• Given records

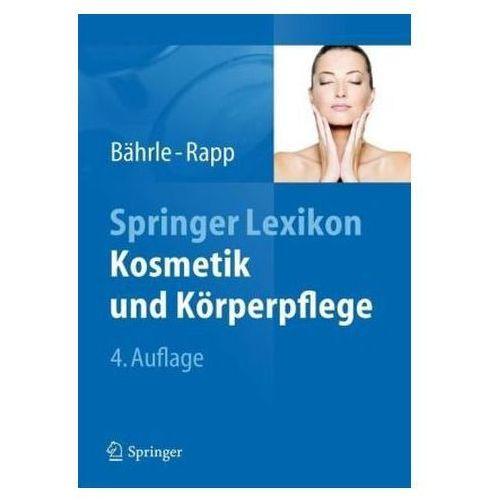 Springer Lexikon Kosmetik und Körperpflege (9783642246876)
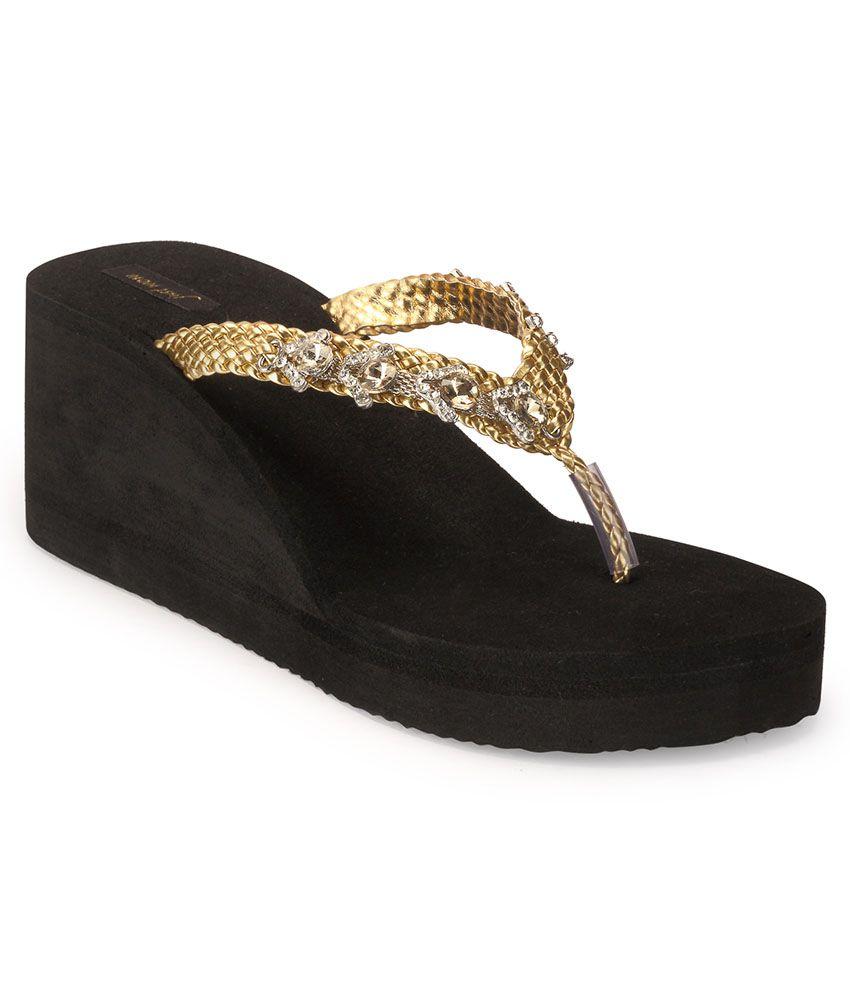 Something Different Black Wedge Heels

...

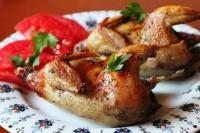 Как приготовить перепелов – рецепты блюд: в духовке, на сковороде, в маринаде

• Instructions for the task
Copy nothing but the lines above from the one with "Springer Lexikon Kosmetik" to the one with "Something Different Black Wedge Heels", inclusive, word for word. Leave every picture out.

• Reply to the task
 Springer Lexikon Kosmetik und Körperpflege (9783642246876)
 Something Different Black Wedge Heels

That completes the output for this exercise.